- _Prompt_:
Copy out each of the records below word for word, line by line.

- _Source records_:
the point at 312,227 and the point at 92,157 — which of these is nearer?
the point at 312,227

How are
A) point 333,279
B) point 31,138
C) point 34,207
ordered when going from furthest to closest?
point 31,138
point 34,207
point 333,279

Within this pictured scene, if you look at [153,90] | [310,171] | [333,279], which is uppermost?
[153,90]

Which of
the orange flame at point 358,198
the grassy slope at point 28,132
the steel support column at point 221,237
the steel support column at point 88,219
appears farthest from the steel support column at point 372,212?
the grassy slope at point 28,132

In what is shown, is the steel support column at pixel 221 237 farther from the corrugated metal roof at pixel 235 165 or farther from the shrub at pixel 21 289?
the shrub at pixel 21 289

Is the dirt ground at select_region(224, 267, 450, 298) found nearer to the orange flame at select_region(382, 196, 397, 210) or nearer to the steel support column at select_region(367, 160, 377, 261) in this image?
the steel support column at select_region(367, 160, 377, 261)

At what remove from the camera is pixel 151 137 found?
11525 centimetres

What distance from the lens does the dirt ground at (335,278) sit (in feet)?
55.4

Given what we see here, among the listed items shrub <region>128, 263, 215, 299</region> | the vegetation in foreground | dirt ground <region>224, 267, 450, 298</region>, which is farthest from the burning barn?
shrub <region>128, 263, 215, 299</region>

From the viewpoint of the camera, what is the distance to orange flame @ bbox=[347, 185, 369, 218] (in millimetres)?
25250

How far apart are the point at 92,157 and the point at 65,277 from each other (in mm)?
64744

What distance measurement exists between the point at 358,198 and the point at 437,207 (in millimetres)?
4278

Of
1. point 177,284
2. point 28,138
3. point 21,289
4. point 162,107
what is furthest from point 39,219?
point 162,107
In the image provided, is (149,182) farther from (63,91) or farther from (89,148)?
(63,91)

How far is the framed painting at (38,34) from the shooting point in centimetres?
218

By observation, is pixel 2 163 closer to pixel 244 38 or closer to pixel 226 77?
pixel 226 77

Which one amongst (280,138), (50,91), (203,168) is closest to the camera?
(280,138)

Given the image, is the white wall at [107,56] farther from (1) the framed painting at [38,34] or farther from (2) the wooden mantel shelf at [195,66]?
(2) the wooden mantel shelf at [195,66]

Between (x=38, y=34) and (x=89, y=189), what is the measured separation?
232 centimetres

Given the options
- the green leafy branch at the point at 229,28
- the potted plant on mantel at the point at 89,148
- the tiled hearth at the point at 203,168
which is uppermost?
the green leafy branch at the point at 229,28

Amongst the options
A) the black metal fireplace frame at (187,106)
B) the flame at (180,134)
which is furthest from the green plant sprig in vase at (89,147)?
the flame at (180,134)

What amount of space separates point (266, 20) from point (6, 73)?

- _Response for this exercise_:
the point at 312,227 and the point at 92,157 — which of these is nearer?
the point at 312,227

How are
A) point 333,279
B) point 31,138
C) point 34,207
ordered when going from furthest to closest?
point 31,138
point 34,207
point 333,279

Within this pictured scene, if you look at [153,90] | [310,171] | [333,279], which is uppermost?
[153,90]

Which of
the orange flame at point 358,198
the grassy slope at point 28,132
the steel support column at point 221,237
the steel support column at point 88,219
appears farthest from the steel support column at point 372,212?
the grassy slope at point 28,132

In what is shown, is the steel support column at pixel 221 237 farther from the corrugated metal roof at pixel 235 165 or farther from the shrub at pixel 21 289?
the shrub at pixel 21 289

Is the dirt ground at select_region(224, 267, 450, 298) found nearer to the orange flame at select_region(382, 196, 397, 210) or nearer to the steel support column at select_region(367, 160, 377, 261) in this image?
the steel support column at select_region(367, 160, 377, 261)

At what remove from the camera is pixel 151 137 found?
11525 centimetres

What distance from the lens does the dirt ground at (335,278) sit (in feet)?
55.4

Given what we see here, among the listed items shrub <region>128, 263, 215, 299</region> | the vegetation in foreground | dirt ground <region>224, 267, 450, 298</region>, which is farthest from the burning barn?
shrub <region>128, 263, 215, 299</region>

From the viewpoint of the camera, what is the distance to orange flame @ bbox=[347, 185, 369, 218] (in millimetres)?
25250

How far apart are the point at 92,157 and the point at 65,277 from each other (in mm)?
64744

What distance measurement exists between the point at 358,198 and the point at 437,207 (in millimetres)?
4278

Of
1. point 177,284
2. point 28,138
3. point 21,289
4. point 162,107
what is furthest from point 39,219?
point 162,107
In the image provided, is (149,182) farther from (63,91) or farther from (89,148)?
(63,91)

How far is the framed painting at (38,34) from the shooting point in centimetres?
218

By observation, is pixel 2 163 closer to pixel 244 38 or closer to pixel 226 77?
pixel 226 77

Which one amongst (280,138), (50,91), (203,168) is closest to the camera?
(280,138)

Given the image, is the white wall at [107,56] farther from (1) the framed painting at [38,34] or farther from (2) the wooden mantel shelf at [195,66]?
(2) the wooden mantel shelf at [195,66]

Between (x=38, y=34) and (x=89, y=189), what is the measured separation?
232 centimetres

Given the options
- the green leafy branch at the point at 229,28
- the potted plant on mantel at the point at 89,148
- the tiled hearth at the point at 203,168
which is uppermost?
the green leafy branch at the point at 229,28

Amongst the options
A) the black metal fireplace frame at (187,106)
B) the flame at (180,134)
which is furthest from the green plant sprig in vase at (89,147)?
the flame at (180,134)

What amount of space separates point (266, 20) from point (6, 73)?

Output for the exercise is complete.